### What is being asked
Review the material and extract every line in which the word "name" occurs.

### Provided data
▬▬▬▬▬▬

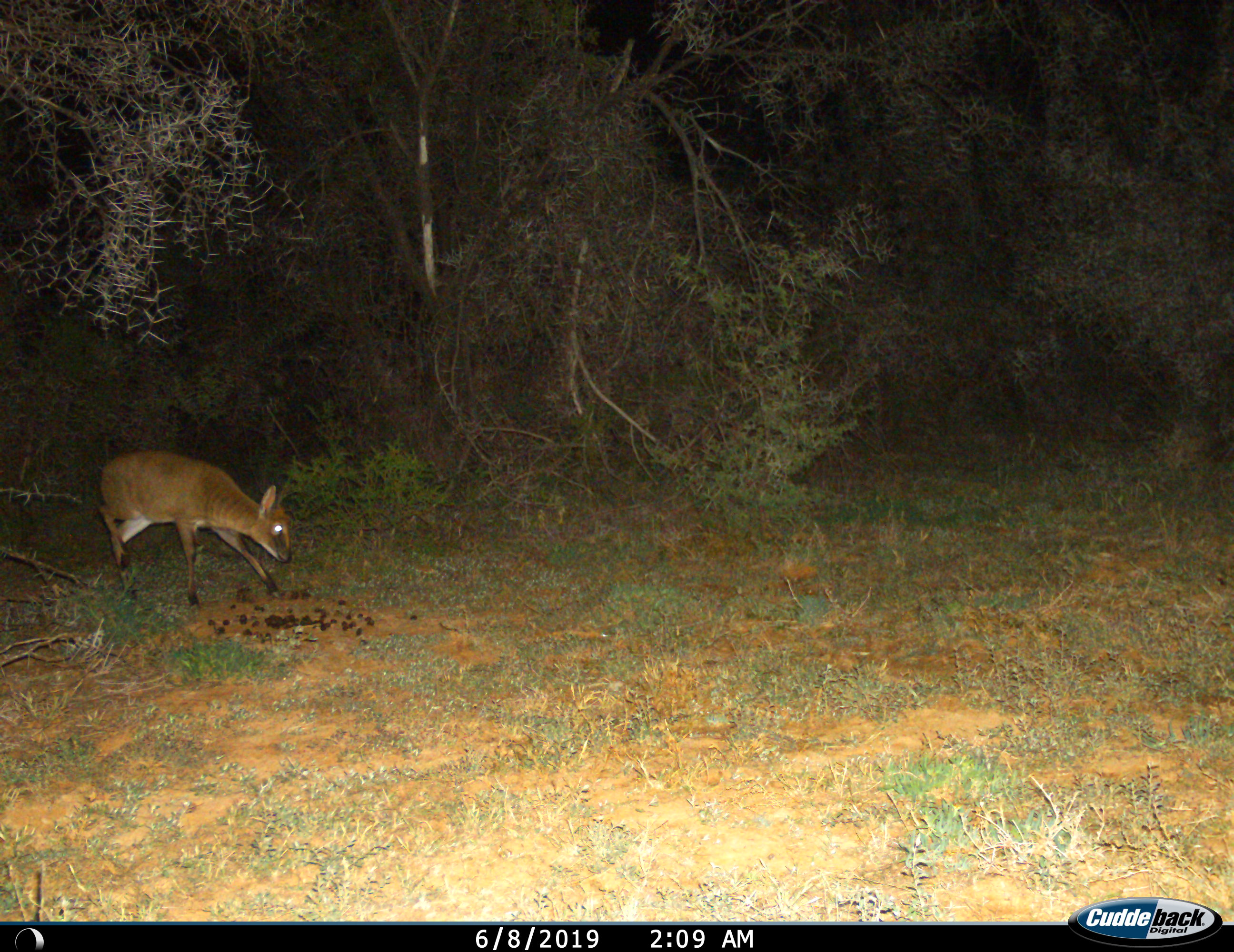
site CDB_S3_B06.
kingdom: Animalia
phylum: Chordata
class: Mammalia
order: Artiodactyla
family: Bovidae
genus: Sylvicapra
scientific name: Sylvicapra grimmia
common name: common duiker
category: duikercommongrey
Duikercommongrey (common duiker) (Sylvicapra grimmia), count 1. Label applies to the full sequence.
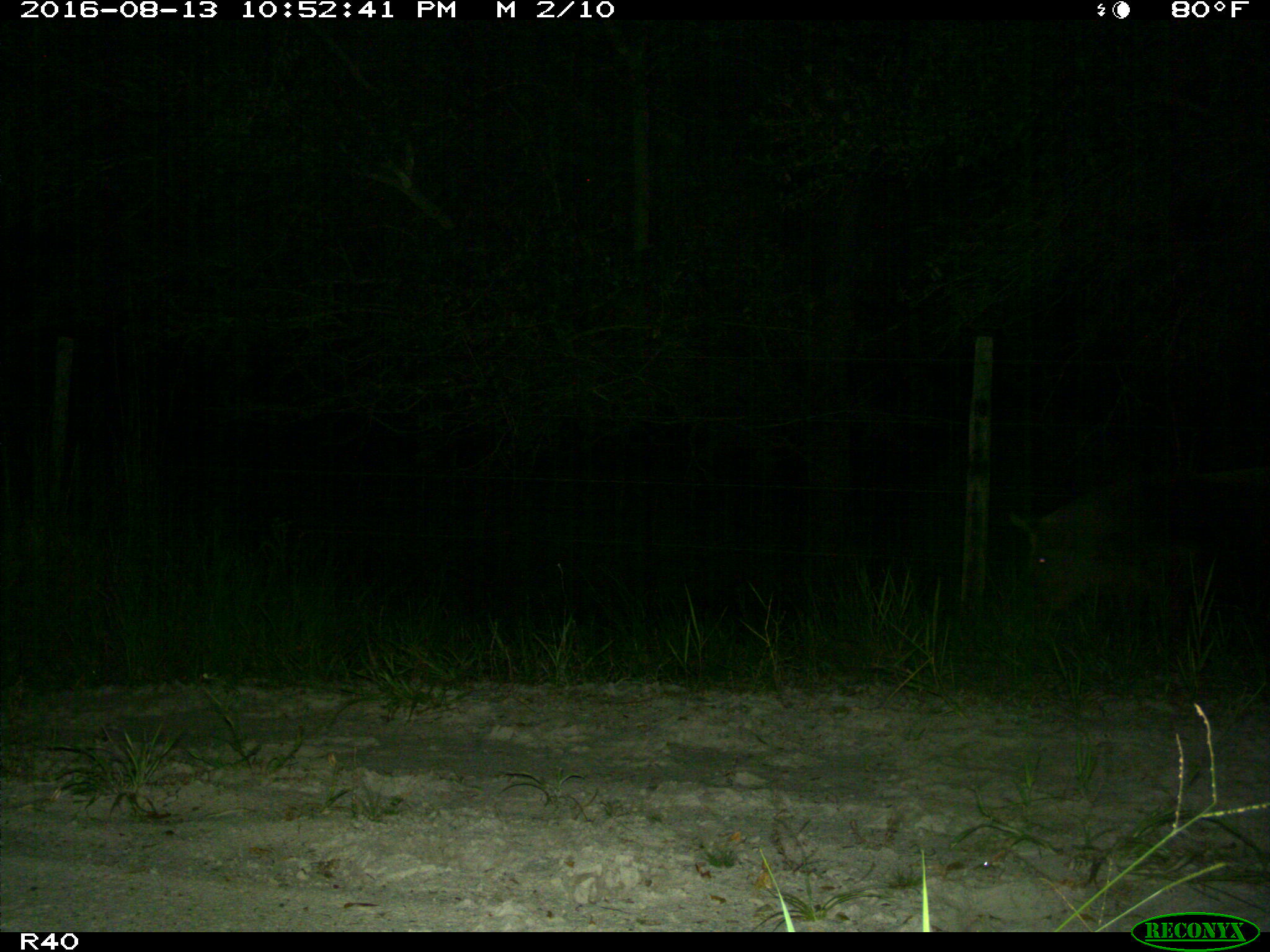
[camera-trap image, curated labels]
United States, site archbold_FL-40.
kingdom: Animalia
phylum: Chordata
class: Mammalia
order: Artiodactyla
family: Suidae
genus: Sus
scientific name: Sus scrofa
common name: wild boar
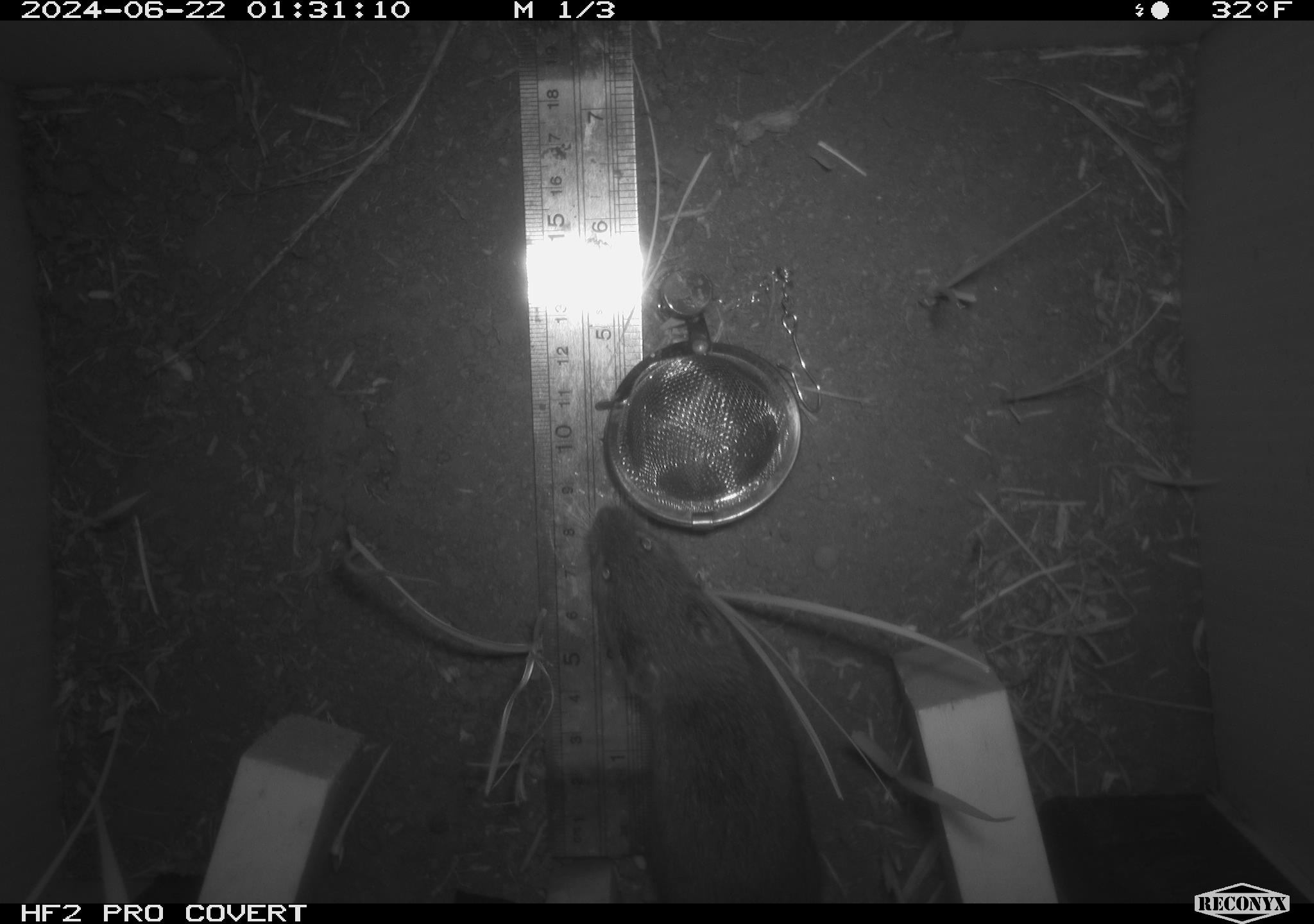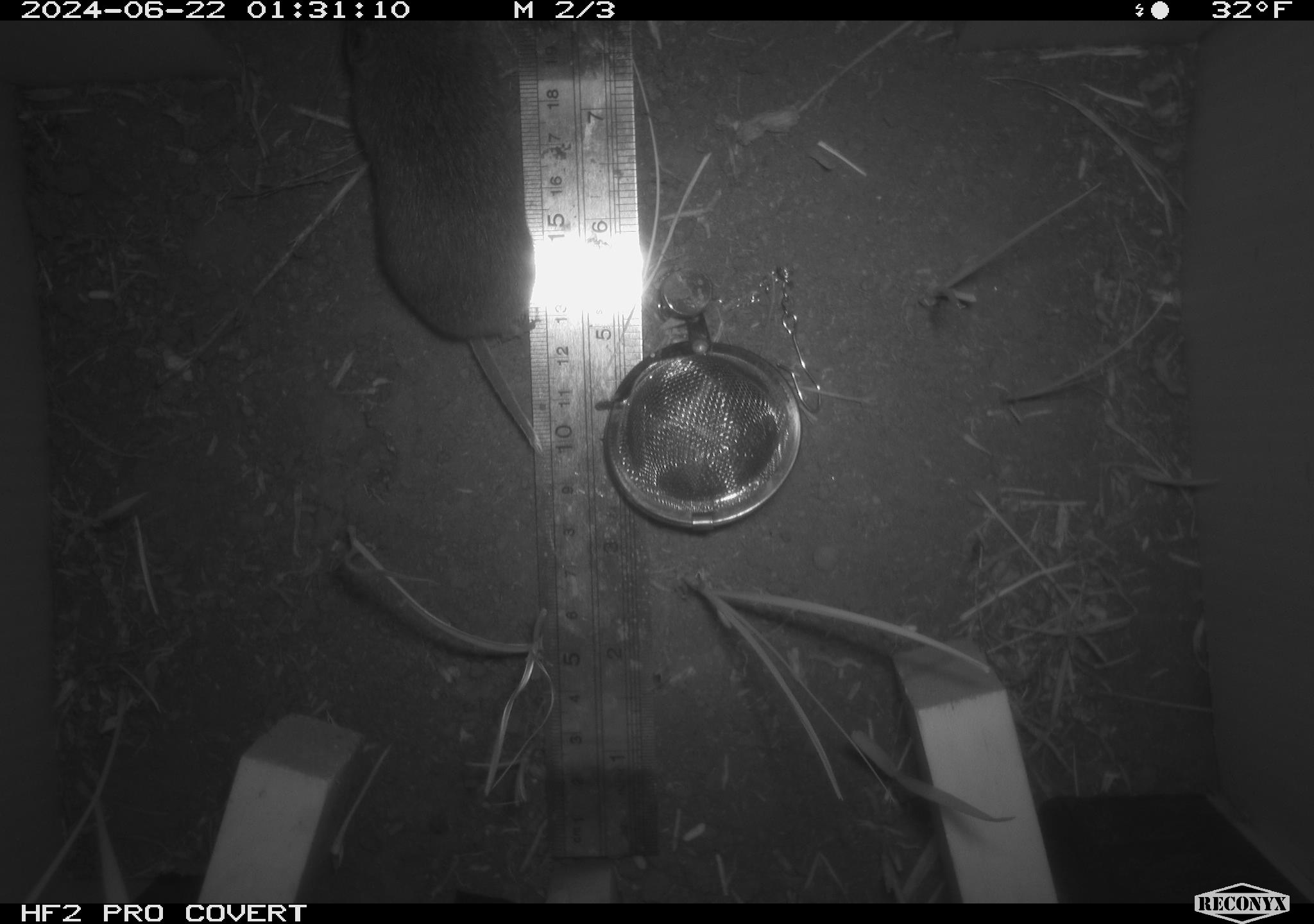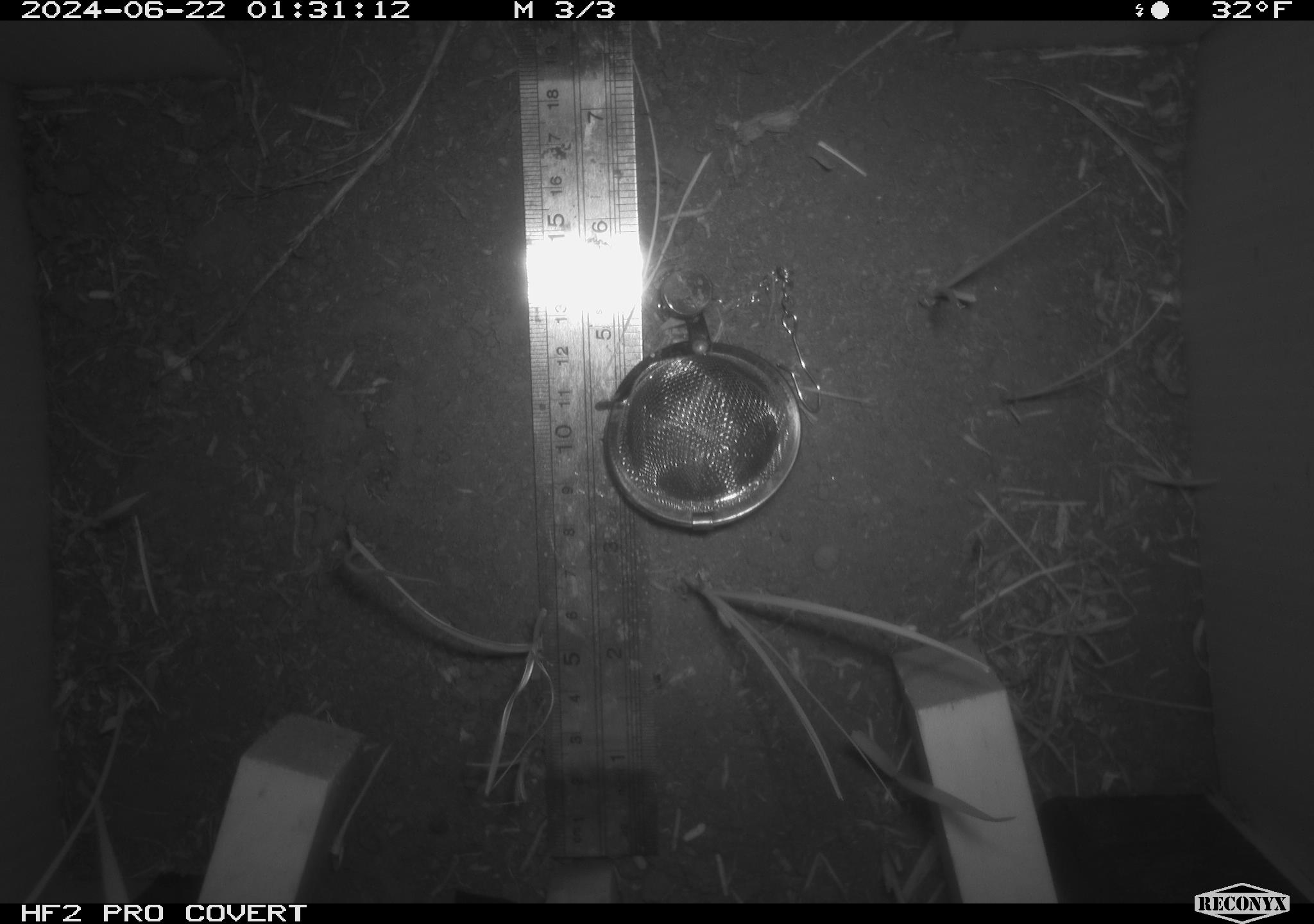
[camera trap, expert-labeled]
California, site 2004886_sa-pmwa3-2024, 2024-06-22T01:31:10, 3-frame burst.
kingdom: Animalia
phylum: Chordata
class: Mammalia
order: Rodentia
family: Cricetidae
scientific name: Arvicolinae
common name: voles, lemmings, and muskrats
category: arvicolinae subfamily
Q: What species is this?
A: Arvicolinae subfamily (voles, lemmings, and muskrats) (Arvicolinae).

▬▬▬▬▬▬

### Solution
scientific name: Sylvicapra grimmia
common name: common duiker
scientific name: Sus scrofa
common name: wild boar
scientific name: Arvicolinae
common name: voles, lemmings, and muskrats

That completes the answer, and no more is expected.